TEXTE DE LA PAGE =

^^^^^^^^^^^^^^^^

C’est sans doute là un trait de perversion profonde de ma part, une forme de cruauté gratuite mais autorisée, car elle n’existe que par procuration, voire, peut-être, une recherche de réassurance sur mes propres fêlures au prisme de celles des autres, mais je n’y peux rien : j’adore les mauvaises critiques de restaurants. Je ne suis d’ailleurs pas la seule, si j’en crois le simple fait que ce genre littéraire non seulement existe encore dans un monde où ont disparu bien d’autres modes d’expression poétiques, mais, en plus, qu’il a toujours la part belle aussi bien dans les magazines spécialisés que sur les réseaux sociaux. Tout ça pour dire que j’adore lire les détails douloureux de l’expérience des critiques gastronomiques qui passent un mauvais moment, surtout quand j’ai la certitude que je ne devrai jamais endurer les tortures imposées par les restaurants auxquels ils taillent une réputation. Ce qui m’amène tout naturellement à Estela, où nous avons mangé samedi dernier. 

Il y a un peu plus d’un mois, je m’étais mise en quête d’un endroit où fêter nos six mois de mariage (six mois, déjà, alors que j’ai l’impression que c’était simultanément hier et il y a mille ans). J’avais alors consulté la liste des restaurants de New York étoilés au Guide Michelin, ce qui m’avait ensuite plongée dans une session frénétique d’étude de marché pour trouver celui qui offrirait le meilleur rapport qualité/prix. Ici, on considère souvent qu’un bon restaurant doit être un endroit où il est difficile d’obtenir une réservation à moins de s’y prendre bien en avance, et comme Estela proclamait sur son site Internet disposer d’un menu de midi accessible tout en n’ayant aucune table disponible dans les trois semaines à venir, et présentait d’autre part une série de recommandations dithyrambiques sur Google, je pensais avoir déniché le candidat idéal et j’avais donc promptement réservé.

Pour vous donner une idée de ce à quoi je m’attendais, voici ce que le Guide Michelin avait à en dire

Le talentueux chef derrière cette opération, Ignacio Mattos, est d’une cohérence inébranlable dans ses interprétations créatives de plats aussi audacieux et emblématiques que les boulettes de ricotta aux champignons et Pecorino sardo. Le menu propose également une gamme d’assiettes à partager qui change régulièrement.

(ma traduction)

Il y avait de quoi en saliver d’avance.

^^^^^^^^^^^^^^^^

EXTRAITS DE DONNÉES =

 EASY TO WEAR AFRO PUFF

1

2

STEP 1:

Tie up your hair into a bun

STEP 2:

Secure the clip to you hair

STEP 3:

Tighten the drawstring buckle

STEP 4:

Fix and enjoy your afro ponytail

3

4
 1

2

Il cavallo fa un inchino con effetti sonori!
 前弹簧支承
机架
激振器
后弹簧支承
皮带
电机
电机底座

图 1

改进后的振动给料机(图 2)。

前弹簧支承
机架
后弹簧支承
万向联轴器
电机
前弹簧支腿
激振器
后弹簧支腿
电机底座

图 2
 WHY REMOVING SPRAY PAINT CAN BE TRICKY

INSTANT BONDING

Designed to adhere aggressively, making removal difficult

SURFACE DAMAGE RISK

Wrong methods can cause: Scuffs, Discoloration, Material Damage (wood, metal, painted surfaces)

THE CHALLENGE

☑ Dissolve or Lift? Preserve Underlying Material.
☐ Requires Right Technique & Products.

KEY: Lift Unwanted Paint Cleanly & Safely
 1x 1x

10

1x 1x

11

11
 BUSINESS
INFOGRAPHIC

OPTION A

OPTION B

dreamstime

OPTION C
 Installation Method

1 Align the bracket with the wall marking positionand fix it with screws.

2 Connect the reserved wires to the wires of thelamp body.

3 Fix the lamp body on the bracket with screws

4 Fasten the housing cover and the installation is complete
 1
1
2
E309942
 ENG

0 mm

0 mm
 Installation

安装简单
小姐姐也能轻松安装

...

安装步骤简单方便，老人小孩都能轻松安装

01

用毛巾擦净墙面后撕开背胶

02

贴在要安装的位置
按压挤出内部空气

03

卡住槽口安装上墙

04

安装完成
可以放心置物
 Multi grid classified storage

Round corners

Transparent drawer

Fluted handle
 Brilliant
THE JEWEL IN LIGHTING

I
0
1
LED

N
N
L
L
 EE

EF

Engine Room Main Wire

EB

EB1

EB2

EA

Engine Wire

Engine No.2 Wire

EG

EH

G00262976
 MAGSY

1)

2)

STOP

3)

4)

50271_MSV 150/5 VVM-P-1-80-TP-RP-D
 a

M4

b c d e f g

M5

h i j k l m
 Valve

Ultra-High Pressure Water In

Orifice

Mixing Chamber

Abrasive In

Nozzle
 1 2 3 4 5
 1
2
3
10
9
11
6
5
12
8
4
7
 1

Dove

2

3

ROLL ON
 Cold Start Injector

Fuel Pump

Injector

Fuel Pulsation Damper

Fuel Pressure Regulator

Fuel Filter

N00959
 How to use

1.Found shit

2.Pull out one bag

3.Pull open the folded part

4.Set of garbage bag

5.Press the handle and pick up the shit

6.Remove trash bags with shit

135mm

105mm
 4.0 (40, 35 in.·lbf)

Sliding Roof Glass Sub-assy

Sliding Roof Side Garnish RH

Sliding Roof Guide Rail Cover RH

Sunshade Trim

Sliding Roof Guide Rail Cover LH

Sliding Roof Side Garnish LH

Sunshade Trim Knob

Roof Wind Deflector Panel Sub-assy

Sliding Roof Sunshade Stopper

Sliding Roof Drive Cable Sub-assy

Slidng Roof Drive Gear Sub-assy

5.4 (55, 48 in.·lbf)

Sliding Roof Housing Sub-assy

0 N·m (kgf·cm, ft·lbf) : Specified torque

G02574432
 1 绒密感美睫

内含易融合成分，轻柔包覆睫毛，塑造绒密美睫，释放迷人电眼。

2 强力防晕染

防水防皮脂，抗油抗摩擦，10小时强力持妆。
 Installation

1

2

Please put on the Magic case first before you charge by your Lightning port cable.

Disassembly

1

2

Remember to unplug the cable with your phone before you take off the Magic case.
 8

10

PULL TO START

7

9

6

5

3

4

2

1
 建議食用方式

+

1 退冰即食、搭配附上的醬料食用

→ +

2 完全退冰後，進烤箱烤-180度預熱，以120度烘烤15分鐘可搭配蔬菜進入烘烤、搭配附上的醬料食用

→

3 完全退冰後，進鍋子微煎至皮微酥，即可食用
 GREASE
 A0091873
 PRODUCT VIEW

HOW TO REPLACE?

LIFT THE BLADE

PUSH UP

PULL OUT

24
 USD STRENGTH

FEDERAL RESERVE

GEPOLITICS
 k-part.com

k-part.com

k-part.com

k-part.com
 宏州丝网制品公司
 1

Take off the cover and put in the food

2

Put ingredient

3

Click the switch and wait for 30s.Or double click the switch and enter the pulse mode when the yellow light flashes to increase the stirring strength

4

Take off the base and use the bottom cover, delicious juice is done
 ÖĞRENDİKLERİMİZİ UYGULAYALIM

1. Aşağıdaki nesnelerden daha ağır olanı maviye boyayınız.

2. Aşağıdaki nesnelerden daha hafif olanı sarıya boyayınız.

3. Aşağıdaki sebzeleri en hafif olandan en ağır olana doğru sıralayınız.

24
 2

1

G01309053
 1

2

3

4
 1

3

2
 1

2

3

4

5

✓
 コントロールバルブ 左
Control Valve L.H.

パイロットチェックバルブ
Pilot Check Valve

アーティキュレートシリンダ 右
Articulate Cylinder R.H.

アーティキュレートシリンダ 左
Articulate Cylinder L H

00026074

^^^^^^^^^^^^^^^^

TÂCHES DEMANDÉES =
[a] Répondez aux questions suivantes à partir du texte sur Estela.
(i) Quel anniversaire le repas devait-il célébrer ?
(ii) Comment s’appelle le chef d’Estela d’après le Guide Michelin ?
(iii) Quel jour le repas chez Estela a-t-il eu lieu ?
[b] Recopiez mot pour mot le passage du texte sur Estela qui va de « Le talentueux chef » jusqu’à « en saliver d’avance. » inclus.
[c] Résumez sous forme de liste le paragraphe du texte sur Estela qui commence par « Il y a un peu plus d’un mois » en conservant ses faits principaux.

RÉPONSES PAR TÂCHE =
[a]
(i) Six mois de mariage.
(ii) Ignacio Mattos.
(iii) Samedi dernier.

[b]
Le talentueux chef derrière cette opération, Ignacio Mattos, est d’une cohérence inébranlable dans ses interprétations créatives de plats aussi audacieux et emblématiques que les boulettes de ricotta aux champignons et Pecorino sardo. Le menu propose également une gamme d’assiettes à partager qui change régulièrement.

(ma traduction)

Il y avait de quoi en saliver d’avance.

[c]
- Il y a un peu plus d’un mois, recherche d’un endroit où fêter six mois de mariage.
- Consultation de la liste des restaurants de New York étoilés au Guide Michelin, puis étude de marché pour trouver le meilleur rapport qualité/prix.
- À New York, on estime souvent qu’un bon restaurant oblige à réserver bien à l’avance.
- Estela annonçait un menu de midi accessible sur son site, n’avait aucune table libre dans les trois semaines suivantes et recueillait des avis dithyrambiques sur Google.
- Estela semblait être le candidat idéal, et la réservation a été faite aussitôt.